Dogmatism vs. Narcissism

David Brooks argues that the real danger is not in Mel Gibson's "religious dogmatism", but in the sentimentalism of books such as Mitch Albom's, "The Five People You Meet in Heaven."

I worry about Albom more, because while religious dogmatism is always a danger, it is less of a problem for us today than the soft-core spirituality that is its opposite. As any tour around the TV dial will make abundantly clear, we do not live in Mel Gibson's fire-and-brimstone universe. Instead, we live in a psychobabble nation. We've got more to fear from the easygoing narcissism that is so much part of the atmosphere nobody even thinks to protest or get angry about it...

Here, sins are not washed away. Instead, hurt is washed away. The language of good and evil is replaced by the language of trauma and recovery. There is no vice and virtue, no moral framework to locate the individual within the cosmic infinity of the universe. Instead there are just the right emotions ? Do you feel good about yourself? ? buttressed by an endless string of vague bromides about how special each person is, and how much we are all mystically connected in the flowing river of life...

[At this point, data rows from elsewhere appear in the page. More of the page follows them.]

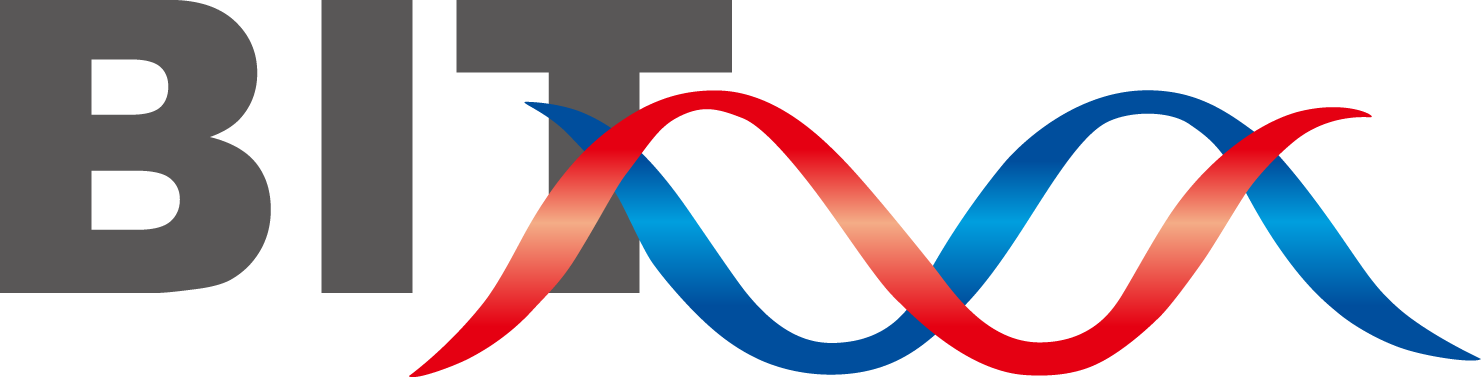 BIT BIO-HARBOR, INC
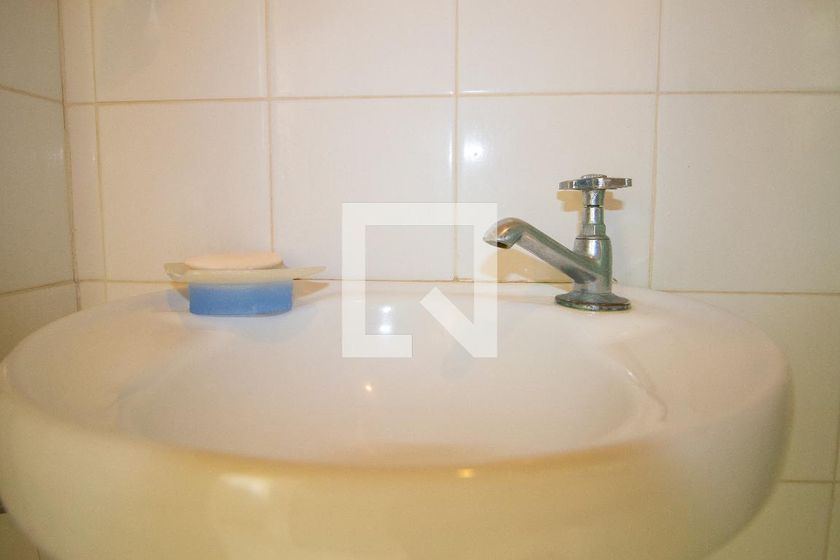 Apartamento, 4 quartos, 140 m² - Foto 44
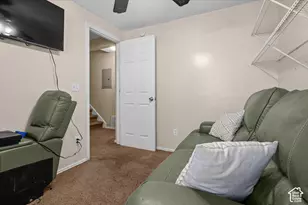 1107 S 3925 W, Syracuse, UT 84075 - Photo 25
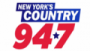 New York's Country 94.7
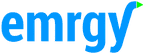 Emrgy logo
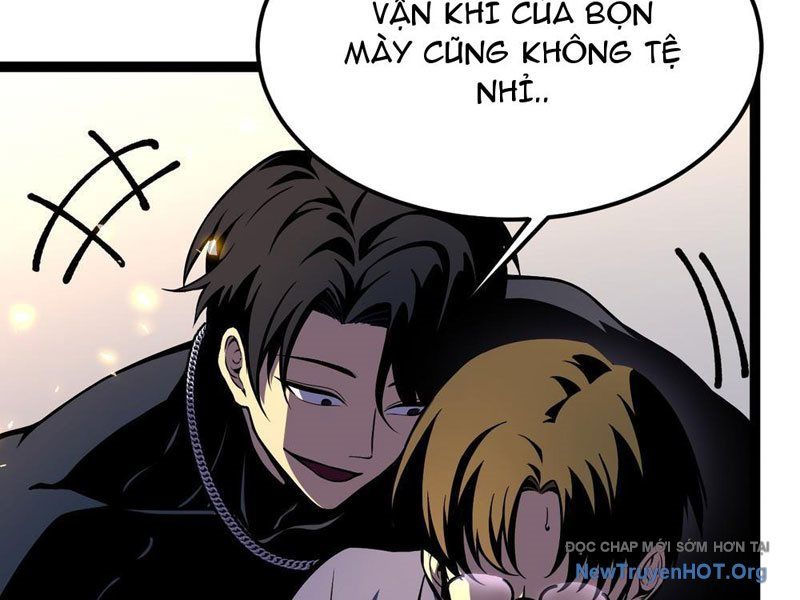 Sau Khi Sống Lại, Ta Dùng Kính Phản Diện Phục Thù Chương 3 Ảnh 136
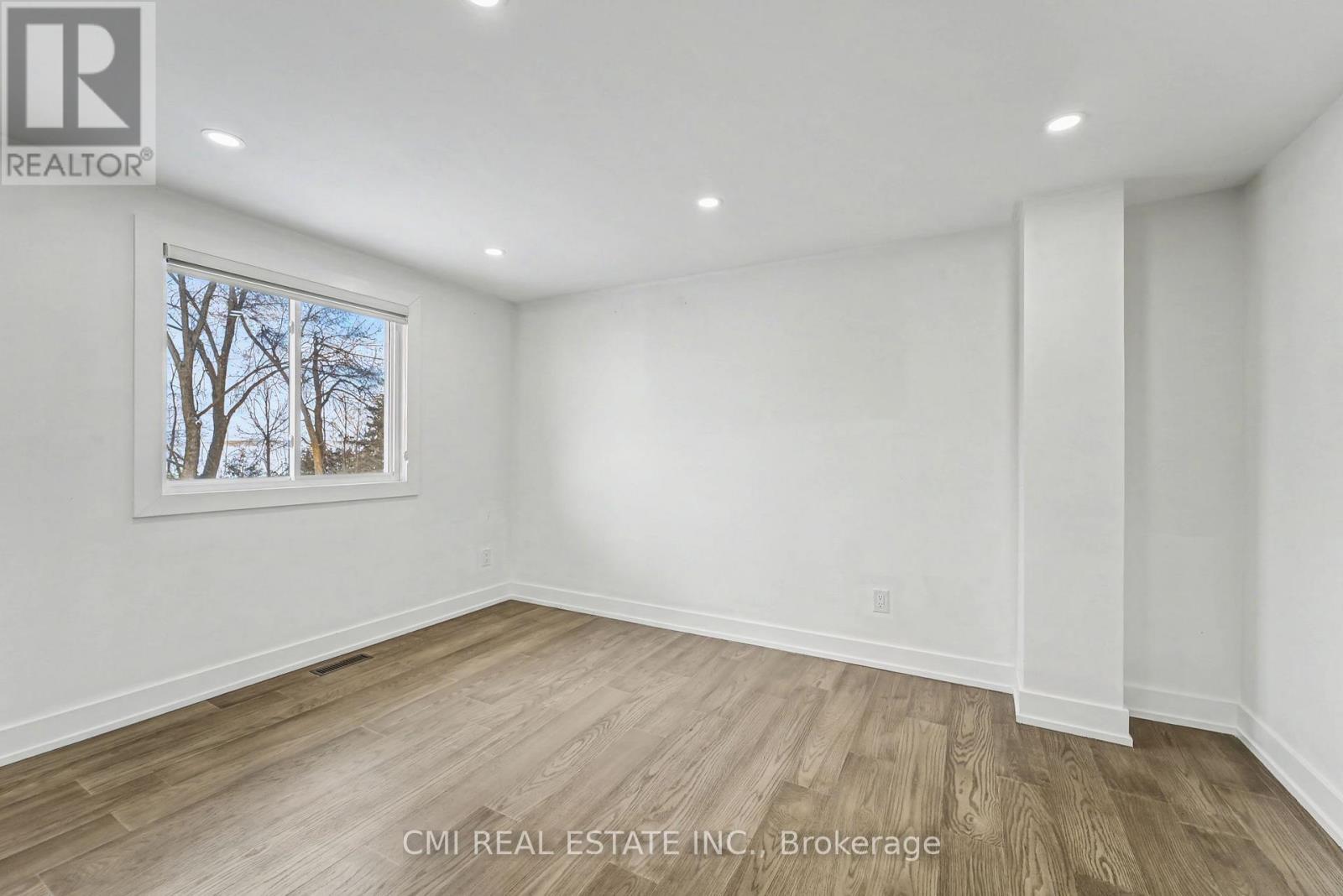 4806 5th Side Road, Essa, Ontario  L0L 2N2 - Photo 23 - N12736340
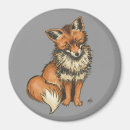 Search for renard Red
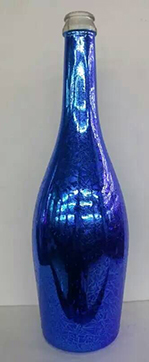 D-004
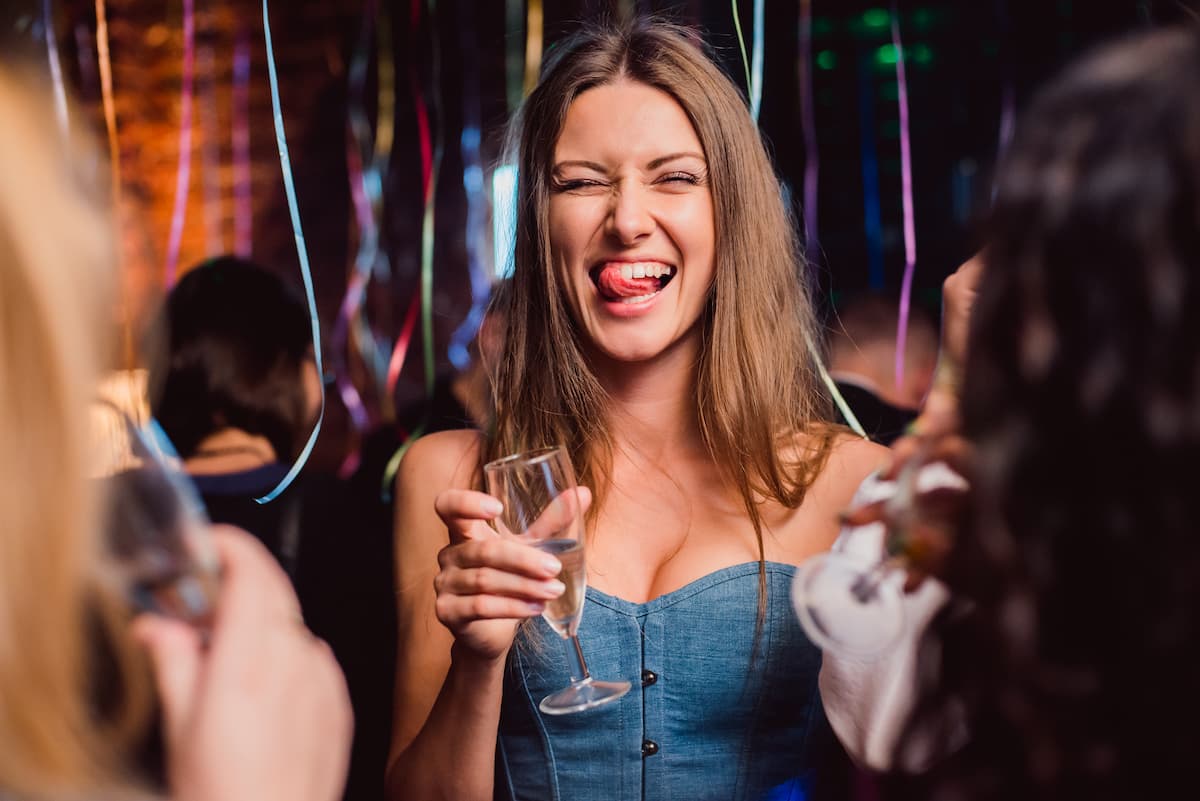 Budapest vs Bratislava Nightlife: Which Wins?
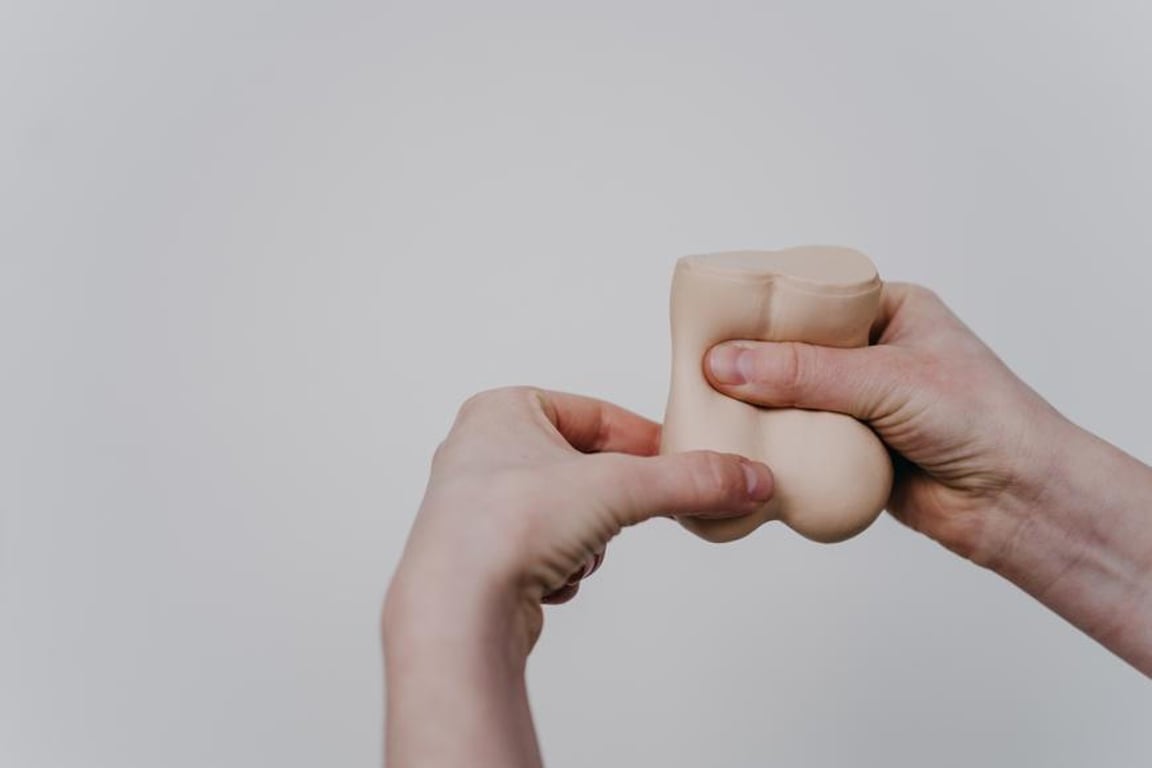 Každý osmý muž v Česku má rakovinu prostaty. Včasné odhalení rozhoduje o životě i smrti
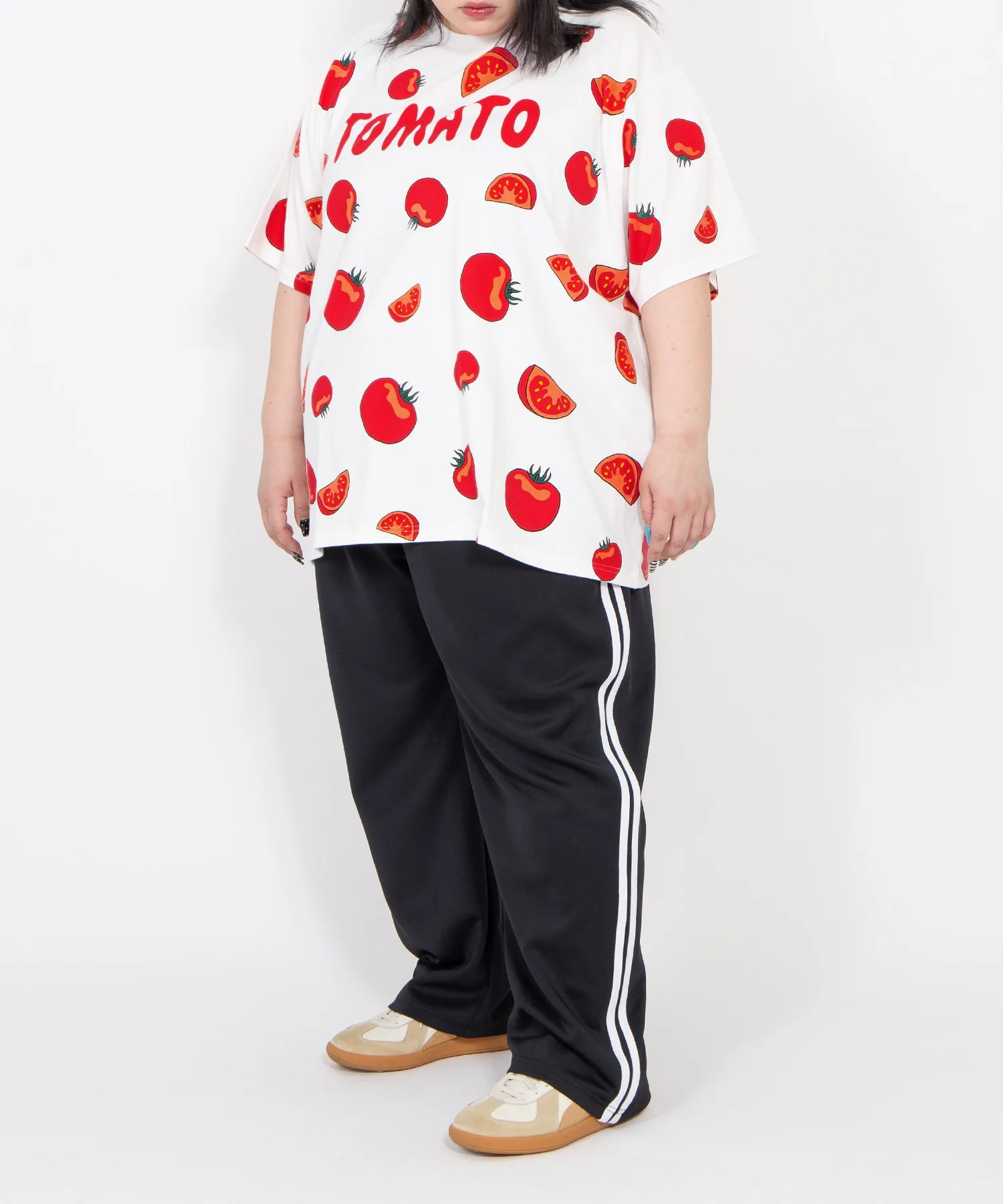 Product image 44
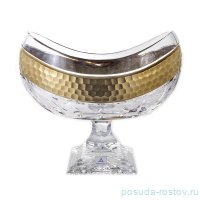 Фруктовница 26 см н/н Ладья &quot;Блум&quot; / 155468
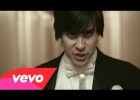 Ejercicio de inglés con la canción The Kill (Bury Me) de 30 Seconds To Mars | Recurso educativo 125462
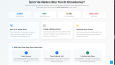 NKZ Bilgisayar | Kurumsal Web Sitesi & Anlık Değerleme 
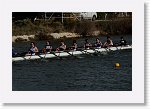 DSC05988_S * 5473 x 3648 * (6.92MB)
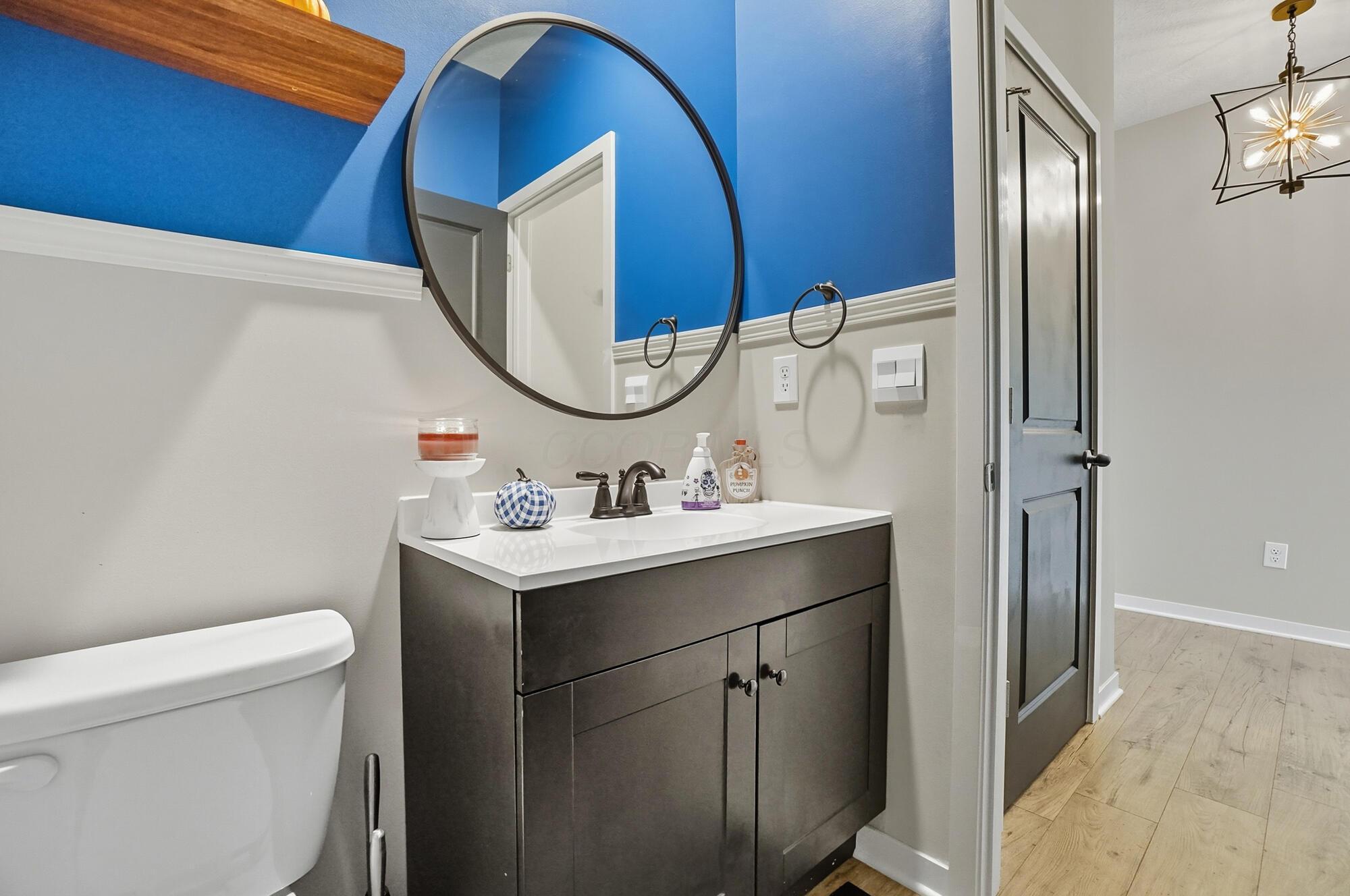 244 Carrowmoore Drive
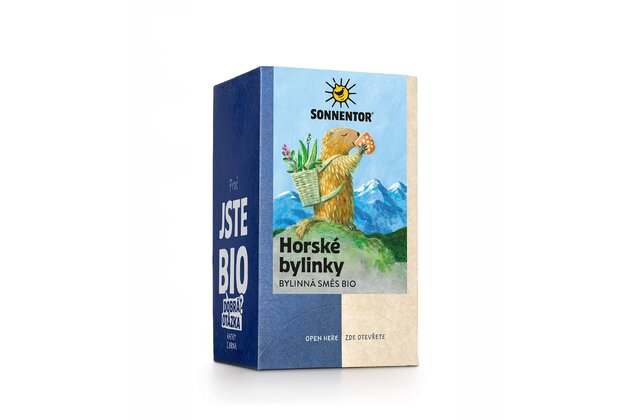 S02354.3_Horské_bylinky_bio_Sonnentor_27g.jpg S02354.3_Horské_bylinky_bio_Sonnentor_27g.jpg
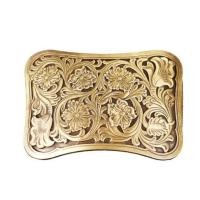 ราคา หัว เข็มขัด ทองเหลืองแท้ อย่างดี VIP หัวเข็มขัดทองเหลือง (10747928741)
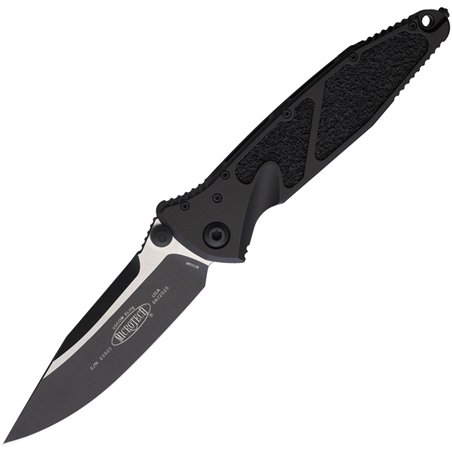 Socom Elite S\E Linerlock AP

The flap over Gibson's movie reminds us that religion can be a dangerous thing. It can be coarsened into gore and bloodshed and used to foment hatred. But we're not living in Afghanistan under the Taliban. Our general problem is not that we're too dogmatic. Our more common problems come from the other end of the continuum. Americans in the 21st century are more likely to be divorced from any sense of a creedal order, ignorant of the moral traditions that have come down to us through the ages and detached from the sense that we all owe obligations to a higher authority.

I haven't read "The Five People You Meet in Heaven," but watching Bruce Almighty left me with a similar thought. A vague spirituality that solely conceives of God as the ultimate Enabler is ultimately too weak to provide any answers to the difficult issues of evil, pain, suffering, damaged and destroyed relationships, and death that everyone faces.

One of the benefits of The Passion is that it stands as a corrective to modern American Christianity's conception of Jesus, which has been rather bland lately.

March 9, 2004 02:59 PM
2 Comments

Bland does not even begin to the scratch the surface of the spiritual relativism our country is griped with now. Point in case, ABC's 'Judas', "Jesus looks more like a California cult leader than the Messiah..." ( http://www.nytimes.com/2004/03/08/arts/television/08STAN.html ). While this review does not deal with the misrepresentations of the Gospel found in this "interpretive dramatization", it obviously shows some vital flaws, no matter how inadvertent.

Pondered by Jeff Price at March 9, 2004 04:04 PM

Like Thomas Hibbs noted "Instead of the man of sorrows bearing a cross, we have the smiling, winking "Buddy Christ" who gives America a big thumbs-up in the 1999 film Dogma."